§ **SOURCE PASSAGE**:

Searching the internet now, I find the “unlucky” superstition listed in several Swedish web sites. In English, however, the connotations seem to be just the opposite: Purple heather is associated with admiration, beauty and solitude; pink heather with good luck; white heather with protection from danger.

In Britain, the idea that white heather is lucky was popularised by the Victorians.  White heather is less common than purple/pink. Folklore suggests that it grows over the final resting places of faeries, or on patches of ground where no blood had been shed.

The origin of the Swedish superstition I have not been able to find, except that besides death, to have heather indoors also seems to be associated with “inviting poverty”. Perhaps that’s where it comes from: Heather being used by poor people for different purposes, and so becoming a sort of anti-status symbol.(?)

The Latin name is Calluna Vulgaris. Calluna is derived from a Greek word meaning 'to sweep', and the plant was used to make brooms. Vulgaris means 'common'.

Anyway, I just love that street decoration in the top photo above: the heather in the old milk can, which I found outside a shop in town.

§ **EXCERPTED RECORDS**:

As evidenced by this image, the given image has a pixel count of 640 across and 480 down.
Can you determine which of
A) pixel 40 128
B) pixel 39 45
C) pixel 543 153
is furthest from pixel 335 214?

§ **WORK INSTRUCTIONS**:
1. Summarize the heather passage in two sentences.
2. Copy the heather passage word for word, from "Searching the internet" up to and including "of anti-status symbol.(?)".
Rely only on the heather passage, not on the data.

§ **THE SOLUTIONS**:
1. Swedish web sites list heather as unlucky, linking it indoors with death and "inviting poverty," while in English its colors carry positive meanings: purple for admiration, beauty and solitude, pink for good luck, and white for protection from danger. The Latin name Calluna vulgaris comes from a Greek word meaning "to sweep," because the plant was used to make brooms, and "vulgaris" means "common."

2.
Searching the internet now, I find the “unlucky” superstition listed in several Swedish web sites. In English, however, the connotations seem to be just the opposite: Purple heather is associated with admiration, beauty and solitude; pink heather with good luck; white heather with protection from danger.

In Britain, the idea that white heather is lucky was popularised by the Victorians.  White heather is less common than purple/pink. Folklore suggests that it grows over the final resting places of faeries, or on patches of ground where no blood had been shed.

The origin of the Swedish superstition I have not been able to find, except that besides death, to have heather indoors also seems to be associated with “inviting poverty”. Perhaps that’s where it comes from: Heather being used by poor people for different purposes, and so becoming a sort of anti-status symbol.(?)